- _Trecho fornecido_:
::::

Irmã dessa teologia nefasta, o triunfalismo advoga que os cristãos têm que dominar o mundo presente, atuando na política, na economia, nas artes, nos negócios a fim de que o cristianismo triunfe sobre as demais religiões e estabeleça o “governo do justo”, impondo os princípios ditos cristãos ao mundo, rivalizando com o estado laico que o próprio protestantismo reformado da Europa ajudou a criar.
A boa teologia é destilada na Alemanha, envelhecida na Inglaterra, apodrecida nos Estados Unidos e consumida no Brasil.
Esse ensino se contrapõe de maneira muito clara ao evangelho de Cristo, quando o próprio Jesus, ao ser inquirido por Pilatos, disse: “O meu Reino não é deste mundo” (João 18:36).
Toda essa falsa doutrina, importada dos Estados Unidos, apenas comprova minha teoria de que a boa teologia é destilada na Alemanha, envelhecida na Inglaterra, apodrecida nos Estados Unidos e consumida no Brasil.
Por isso, precisamos mostrar as contradições do atual discurso do “cidadão de bem”, “conservador”, “cristão” e “defensor da vida” e da “família tradicional” em relação ao simples e puro evangelho de Cristo. Comparar o verdadeiro ensino de Jesus com as atuais falas de ódio, que se acirrarão ainda mais nesse período eleitoral, é o que temos de mais importante a fazer a fim de que possamos desmascarar aqueles que usam a massa ignorante evangélica como palanque e lastro para seus projetos de poder.
Estes “cristãos conservadores” defendem que “bandido bom é bandido morto”, que tem que “prender mais” e não dar “direito algum a vagabundo” e que “quem defende criminoso é vagabundo”. Olhemos para Jesus. Na lei do Antigo Testamento, uma mulher ou homem pegos em adultério deveriam ser apedrejados (Deuteronômio 22:22-24). Qual foi a resposta de Jesus ao ser perguntado pelos fariseus (que o fizeram para prová-lo), o que deveriam fazer diante da situação?
No ordenamento jurídico judaico, ela era uma criminosa. Você imagina Jesus dizendo: “Apedrejem essa vagabunda!”? De forma alguma!
Jesus disse: “… quem não tiver pecado, que atire a primeira pedra” (João 8:7). Logo em seguida, todos foram saindo de mansinho e somente restou a mulher. Jesus a indaga: “Mulher, onde estão seus acusadores? Ninguém a condenou? Eu também não a condeno!” (João 8:10,11).
Diante de todo ódio a que Jesus foi submetido, ele não desejou o mal aos seus algozes.

::::

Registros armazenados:
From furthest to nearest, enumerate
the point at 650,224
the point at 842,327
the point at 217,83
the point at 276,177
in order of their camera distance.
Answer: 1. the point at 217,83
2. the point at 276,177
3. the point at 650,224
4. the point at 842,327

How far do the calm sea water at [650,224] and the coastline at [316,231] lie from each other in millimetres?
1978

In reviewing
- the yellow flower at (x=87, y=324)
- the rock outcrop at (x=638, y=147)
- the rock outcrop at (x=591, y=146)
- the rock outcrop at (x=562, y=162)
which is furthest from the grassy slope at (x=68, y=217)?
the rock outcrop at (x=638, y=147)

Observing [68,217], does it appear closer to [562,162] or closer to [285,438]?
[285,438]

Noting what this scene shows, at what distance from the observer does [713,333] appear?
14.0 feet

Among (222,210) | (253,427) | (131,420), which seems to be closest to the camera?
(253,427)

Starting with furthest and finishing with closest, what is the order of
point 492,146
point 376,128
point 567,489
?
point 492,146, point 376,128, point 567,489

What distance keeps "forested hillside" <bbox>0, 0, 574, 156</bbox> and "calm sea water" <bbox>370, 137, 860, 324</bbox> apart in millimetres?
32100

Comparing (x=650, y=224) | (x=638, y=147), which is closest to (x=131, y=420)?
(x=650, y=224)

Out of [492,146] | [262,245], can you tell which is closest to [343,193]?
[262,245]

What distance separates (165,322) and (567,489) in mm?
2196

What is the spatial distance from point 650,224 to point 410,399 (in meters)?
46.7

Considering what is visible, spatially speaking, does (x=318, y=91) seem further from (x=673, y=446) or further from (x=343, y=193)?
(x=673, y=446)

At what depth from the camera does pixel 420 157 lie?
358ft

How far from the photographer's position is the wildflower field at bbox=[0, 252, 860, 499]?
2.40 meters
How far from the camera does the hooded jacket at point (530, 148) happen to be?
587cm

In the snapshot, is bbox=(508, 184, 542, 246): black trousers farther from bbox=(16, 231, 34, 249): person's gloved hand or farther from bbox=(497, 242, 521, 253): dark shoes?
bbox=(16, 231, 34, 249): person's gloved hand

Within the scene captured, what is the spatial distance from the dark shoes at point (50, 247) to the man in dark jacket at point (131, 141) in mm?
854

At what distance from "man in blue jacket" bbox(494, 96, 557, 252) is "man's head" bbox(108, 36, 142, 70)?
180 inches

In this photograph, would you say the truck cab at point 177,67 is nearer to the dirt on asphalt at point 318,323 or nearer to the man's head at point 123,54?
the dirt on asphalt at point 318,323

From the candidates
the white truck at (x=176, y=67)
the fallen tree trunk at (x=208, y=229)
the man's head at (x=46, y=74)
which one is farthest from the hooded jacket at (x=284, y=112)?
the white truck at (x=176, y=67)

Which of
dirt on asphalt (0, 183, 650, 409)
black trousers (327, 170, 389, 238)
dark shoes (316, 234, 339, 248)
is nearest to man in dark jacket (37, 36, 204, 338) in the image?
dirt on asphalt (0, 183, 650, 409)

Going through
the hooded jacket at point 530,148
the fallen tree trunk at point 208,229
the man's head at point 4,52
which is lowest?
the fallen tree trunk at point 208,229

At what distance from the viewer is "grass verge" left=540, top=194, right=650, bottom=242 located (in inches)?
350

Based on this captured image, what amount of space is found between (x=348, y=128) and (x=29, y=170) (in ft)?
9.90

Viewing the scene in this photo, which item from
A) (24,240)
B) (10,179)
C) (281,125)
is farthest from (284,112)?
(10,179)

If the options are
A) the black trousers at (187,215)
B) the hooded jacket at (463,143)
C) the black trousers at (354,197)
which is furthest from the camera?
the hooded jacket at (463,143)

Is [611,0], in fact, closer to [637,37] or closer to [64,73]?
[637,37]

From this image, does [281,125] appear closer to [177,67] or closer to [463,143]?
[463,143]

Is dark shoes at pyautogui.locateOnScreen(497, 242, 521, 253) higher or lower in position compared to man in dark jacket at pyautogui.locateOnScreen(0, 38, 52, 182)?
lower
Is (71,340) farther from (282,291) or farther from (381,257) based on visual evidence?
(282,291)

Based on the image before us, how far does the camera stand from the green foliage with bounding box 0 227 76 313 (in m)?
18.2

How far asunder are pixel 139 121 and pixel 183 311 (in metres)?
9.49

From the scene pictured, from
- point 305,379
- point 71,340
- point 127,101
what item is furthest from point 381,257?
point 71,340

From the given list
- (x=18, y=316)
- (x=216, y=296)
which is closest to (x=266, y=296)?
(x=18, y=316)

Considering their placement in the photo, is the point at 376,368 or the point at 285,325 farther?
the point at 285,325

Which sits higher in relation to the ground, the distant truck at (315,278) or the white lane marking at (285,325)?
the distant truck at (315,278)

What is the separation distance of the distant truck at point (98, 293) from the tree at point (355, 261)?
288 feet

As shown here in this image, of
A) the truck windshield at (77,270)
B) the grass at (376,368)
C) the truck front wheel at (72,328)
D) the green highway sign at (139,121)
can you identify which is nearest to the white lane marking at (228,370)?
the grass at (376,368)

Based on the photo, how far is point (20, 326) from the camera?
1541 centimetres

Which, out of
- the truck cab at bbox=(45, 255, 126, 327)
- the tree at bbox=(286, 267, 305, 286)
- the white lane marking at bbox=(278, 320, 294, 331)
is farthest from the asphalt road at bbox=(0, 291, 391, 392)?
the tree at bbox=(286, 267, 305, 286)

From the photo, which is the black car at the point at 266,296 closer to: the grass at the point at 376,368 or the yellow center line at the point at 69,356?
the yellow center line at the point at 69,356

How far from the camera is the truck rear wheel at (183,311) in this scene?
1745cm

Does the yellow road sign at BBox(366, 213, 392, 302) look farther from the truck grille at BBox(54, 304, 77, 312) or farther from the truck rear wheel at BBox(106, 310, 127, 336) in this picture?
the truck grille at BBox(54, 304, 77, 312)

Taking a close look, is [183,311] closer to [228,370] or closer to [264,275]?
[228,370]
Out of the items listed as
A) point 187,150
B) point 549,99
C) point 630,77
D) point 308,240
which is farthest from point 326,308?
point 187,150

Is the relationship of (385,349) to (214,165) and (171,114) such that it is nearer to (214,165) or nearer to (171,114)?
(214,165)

::::

- _Pedido 1_: Reproduza o trecho sobre o triunfalismo cristão desde "Por isso, precisamos" até "projetos de poder.", incluindo essas palavras.
- _Pedido 2_: Dê continuidade ao trecho sobre o triunfalismo cristão a partir da última frase apresentada.

- _Resposta escrita 1_:
Por isso, precisamos mostrar as contradições do atual discurso do “cidadão de bem”, “conservador”, “cristão” e “defensor da vida” e da “família tradicional” em relação ao simples e puro evangelho de Cristo. Comparar o verdadeiro ensino de Jesus com as atuais falas de ódio, que se acirrarão ainda mais nesse período eleitoral, é o que temos de mais importante a fazer a fim de que possamos desmascarar aqueles que usam a massa ignorante evangélica como palanque e lastro para seus projetos de poder.

- _Resposta escrita 2_:
E o discurso de vingança que faz com que os ditos “cidadãos de bem” aprovem o espancamento e a humilhação daqueles que são flagrados cometendo crimes? Diante de todo ódio a que Jesus foi submetido, diante de toda a tortura, diante da humilhação, da vergonha a que foi exposto, Jesus não desejou o mal aos seus algozes. Ele disse ao Pai: “Pai, perdoa-lhes, pois não sabem o que fazem” (Lucas 23:24), referindo-se aos romanos e judeus que foram os responsáveis por sua injusta condenação.
Nos instantes finais de sua vida, o amoroso e querido Jesus, muito diferente dos cristãos atuais, esteve em seu mais doloroso momento, no ritual sádico de crucificação, ao lado de malfeitores, bandidos, criminosos. A um deles, que fez um penitente pedido para não ser esquecido quando Jesus fosse para seu reino espiritual, disse: “Hoje estarás comigo no paraíso” (Lucas 23:43). Onde está o punitivismo absoluto tão propagado por esses ditos cristãos de hoje? Esse punitivismo se perde nas palavras misericordiosas de Jesus.
E quanto ao tratamento que se deve dar aos encarcerados? Segundo um dos proeminentes líderes dessa tal “direita cristã conservadora”, os “direitos humanos são para humanos direitos”, ou seja, os presos não devem ter quaisquer direitos, pois não são humanos. Mas, Jesus, o autor da fé cristã, diz algo completamente diferente. Ele diz: “…estive enfermo e preso, e vocês não me visitaram” (Mateus 25:43).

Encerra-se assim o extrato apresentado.